DOCUMENT TEXT -
# 넣어



## Adri2016

Hello!

What does "넣어" means in this phrase:

"커피를 우유를 넣어 주세요" - 
I would like a coffee with milk
? 
Thanks!


----------



## mink-shin

Hi, Adri2016.

Welcome to 한국어 forum. 



Adri2016 said:


> I would like a coffee with milk


My first reaction to your English sentence was "카페라떼(caffè latte) 주세요".



Adri2016 said:


> "커피를 우유를 넣어 주세요" -


If you want to use this construction, I'd suggest either "커피*에* 우유*를* 넣어주세요" or "우유를 커피*에* 넣어주세요".

Thank you.


----------



## Adri2016

Hi Mink Shin

Thank you for your answer, very kind of you! 

It was my mistake, the phrase was 커피에 우유를 넣어 주세요, I found it in an app that I use to learn Korean. I'm just a beginner, so I wondered what the word 넣어 means, since the app doesn't explain almost anything (in general).

It gives another similar example:
차에 레몬을 넣어 주세요 - I would like a tea with lemon.

The word 넣어 appears again. Could you tell me more about this word? What does it mean exactly? 

Thanks!!


----------



## mink-shin

Hi, Adri.



Adri2016 said:


> It gives another similar example:
> 차에 레몬을 넣어 주세요 - I would like a tea with lemon.
> The word 넣어 appears again. Could you tell me more about this word? What does it mean exactly?



_넣어_ means _to put

차에 레몬을 넣어 주세요_ literally means _Please *put *lemon in tea_.
_커피에 우유를 넣어 주세요_ literally means _Please* put* milk in coffee_.

This is a literal translation of _I would like a tea with lemon_.

_나는 레몬을 곁들인 차를 좋아합니다._
If I were a employee of coffee shop and someone said the sentence to me, I might be puzzled *about what on earth s/he was saying.

If you want to use a similar construction with _I would like a tea with lemon_, you can say

_나는 레몬을 곁들인 차를 마시고 싶습니다_.
But there aren't many native speakers of Korean who would say such a sentence. It's too formal to use in coffee shop. I think those are why your app doesn't provide literal translations. 

Thank you.

MinK.

*Edited : I moved 'about' to correct my mistake.


----------



## Adri2016

Hi Mink Shin

Thanks for your answer!

So if I am a tourist in Korea, how should I ask in a less formal, more usual way, for the tea with lemon?

Thanks!


----------



## mink-shin

Hi, Adri.

I'd say, "레몬차 주세요".

MinK.


----------



## Adri2016

Super!
Thanks Mink!!


----------

REQUIRED WORK -
1) Reproduce the passage of the forum thread starting with "If you want to use a" and going on through "correct my mistake.".
2) State only the number of lines in the records that contain the string "between", counting case as significant.
The records that follow this forum thread bear no relation to it.

GIVEN ENTRIES -

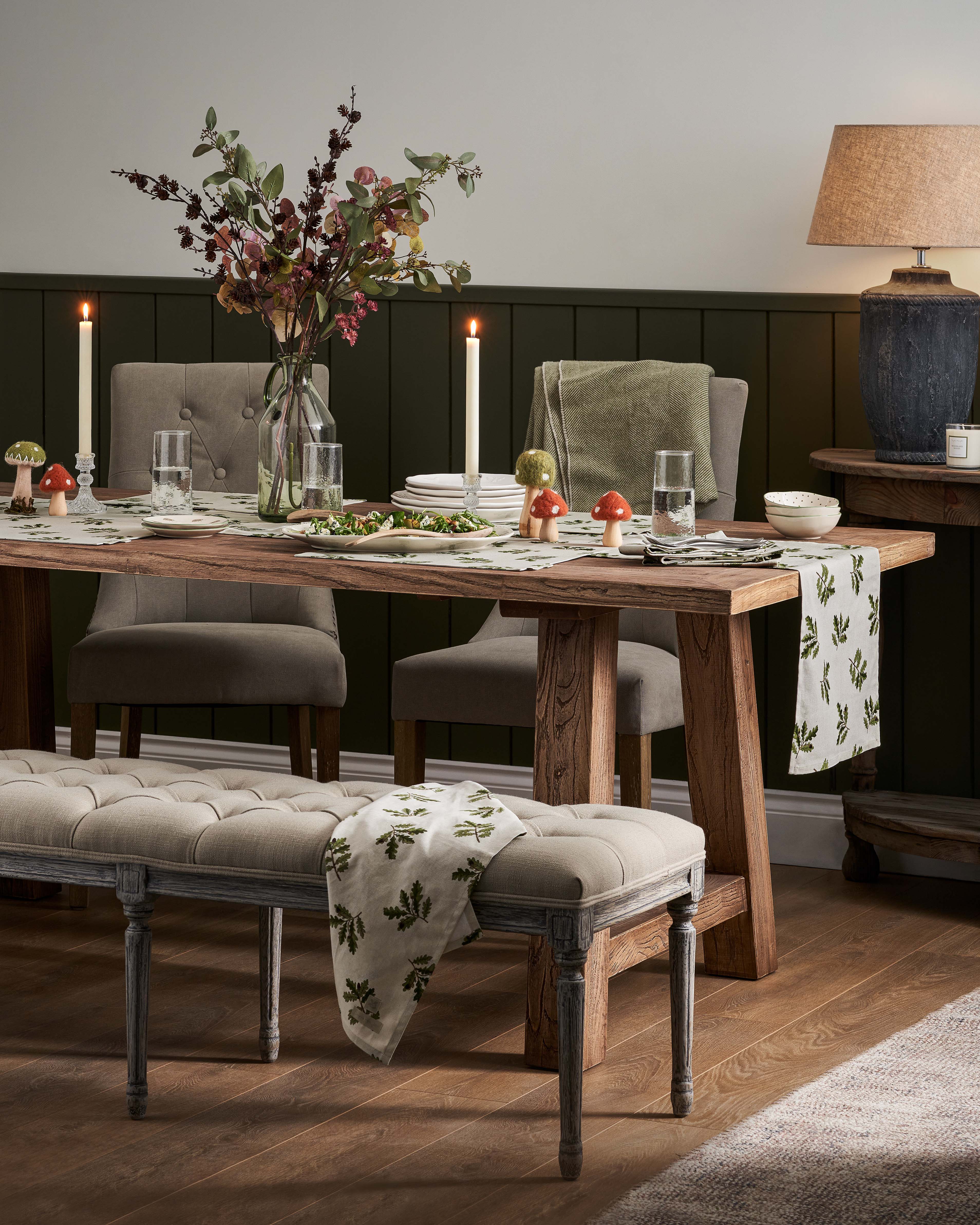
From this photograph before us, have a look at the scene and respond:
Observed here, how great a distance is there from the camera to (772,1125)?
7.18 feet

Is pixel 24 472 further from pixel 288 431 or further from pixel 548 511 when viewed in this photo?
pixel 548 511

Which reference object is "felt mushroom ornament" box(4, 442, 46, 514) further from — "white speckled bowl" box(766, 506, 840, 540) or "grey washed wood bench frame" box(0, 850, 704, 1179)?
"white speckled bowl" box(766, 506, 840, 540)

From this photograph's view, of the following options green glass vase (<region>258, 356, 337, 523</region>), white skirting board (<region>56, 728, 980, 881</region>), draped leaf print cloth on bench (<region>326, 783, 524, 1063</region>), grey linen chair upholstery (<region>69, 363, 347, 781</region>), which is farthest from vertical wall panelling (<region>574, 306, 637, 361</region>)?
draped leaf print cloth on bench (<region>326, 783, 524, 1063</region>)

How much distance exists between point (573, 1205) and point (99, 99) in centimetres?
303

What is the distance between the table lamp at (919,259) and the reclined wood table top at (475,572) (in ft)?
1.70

ANSWERS PER TASK -
1)
If you want to use a similar construction with _I would like a tea with lemon_, you can say

_나는 레몬을 곁들인 차를 마시고 싶습니다_.
But there aren't many native speakers of Korean who would say such a sentence. It's too formal to use in coffee shop. I think those are why your app doesn't provide literal translations. 

Thank you.

MinK.

*Edited : I moved 'about' to correct my mistake.

2) 2